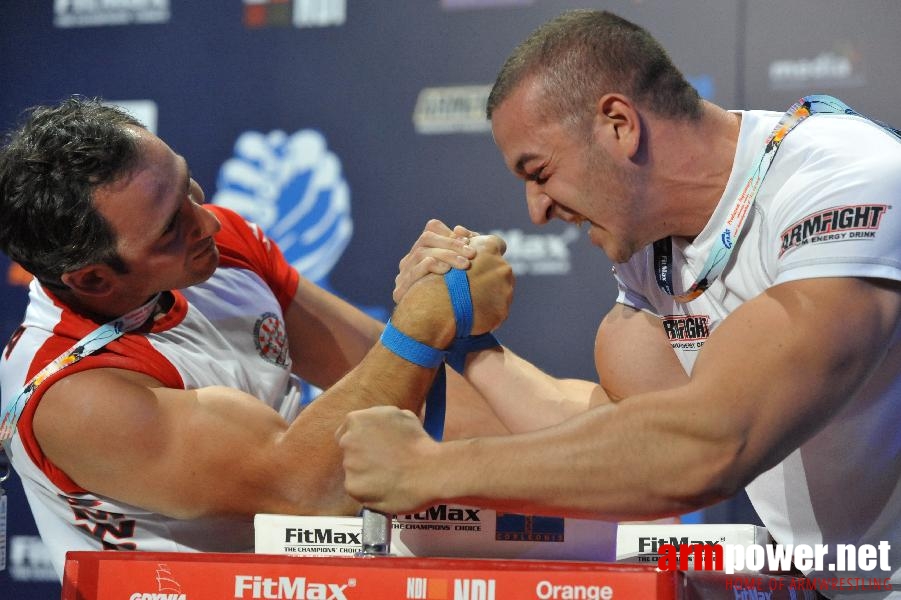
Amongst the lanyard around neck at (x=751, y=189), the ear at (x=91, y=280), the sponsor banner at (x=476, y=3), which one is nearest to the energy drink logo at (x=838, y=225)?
the lanyard around neck at (x=751, y=189)

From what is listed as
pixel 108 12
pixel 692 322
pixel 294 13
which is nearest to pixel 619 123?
pixel 692 322

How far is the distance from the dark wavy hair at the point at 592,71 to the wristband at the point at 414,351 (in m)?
0.32

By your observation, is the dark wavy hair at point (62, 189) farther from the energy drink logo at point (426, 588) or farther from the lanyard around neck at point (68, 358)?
the energy drink logo at point (426, 588)

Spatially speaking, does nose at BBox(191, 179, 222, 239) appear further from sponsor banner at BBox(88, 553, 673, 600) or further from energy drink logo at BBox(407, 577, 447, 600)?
energy drink logo at BBox(407, 577, 447, 600)

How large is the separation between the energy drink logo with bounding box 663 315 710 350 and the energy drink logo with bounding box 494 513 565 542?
424mm

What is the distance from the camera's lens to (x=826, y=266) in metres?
0.97

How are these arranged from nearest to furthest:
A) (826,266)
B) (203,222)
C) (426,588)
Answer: (426,588) < (826,266) < (203,222)

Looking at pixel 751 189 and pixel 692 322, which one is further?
pixel 692 322

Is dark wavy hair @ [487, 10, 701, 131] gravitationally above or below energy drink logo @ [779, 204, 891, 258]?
above

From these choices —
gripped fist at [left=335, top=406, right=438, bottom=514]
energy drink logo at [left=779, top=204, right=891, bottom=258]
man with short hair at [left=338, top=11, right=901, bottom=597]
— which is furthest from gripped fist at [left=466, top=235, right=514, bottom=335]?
energy drink logo at [left=779, top=204, right=891, bottom=258]

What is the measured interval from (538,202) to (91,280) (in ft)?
2.31

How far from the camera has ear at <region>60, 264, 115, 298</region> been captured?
150 centimetres

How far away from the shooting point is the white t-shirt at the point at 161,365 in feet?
4.85

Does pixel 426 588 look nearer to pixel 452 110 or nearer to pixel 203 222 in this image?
pixel 203 222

******************************

EXERCISE DESCRIPTION:
Arrange the items from the line containing "How far from" through the end of the items as a two-column CSV with the headers item_text and answer. Give one row per item, with each value in a single quoted field and any line breaks replaced by spaces.

WORKED ANSWER:
item_text,answer
"How far from the camera has ear at <region>60, 264, 115, 298</region> been captured?","150 centimetres"
"How far away from the shooting point is the white t-shirt at the point at 161,365 in feet?","4.85"
"Does pixel 426 588 look nearer to pixel 452 110 or nearer to pixel 203 222 in this image?","pixel 203 222"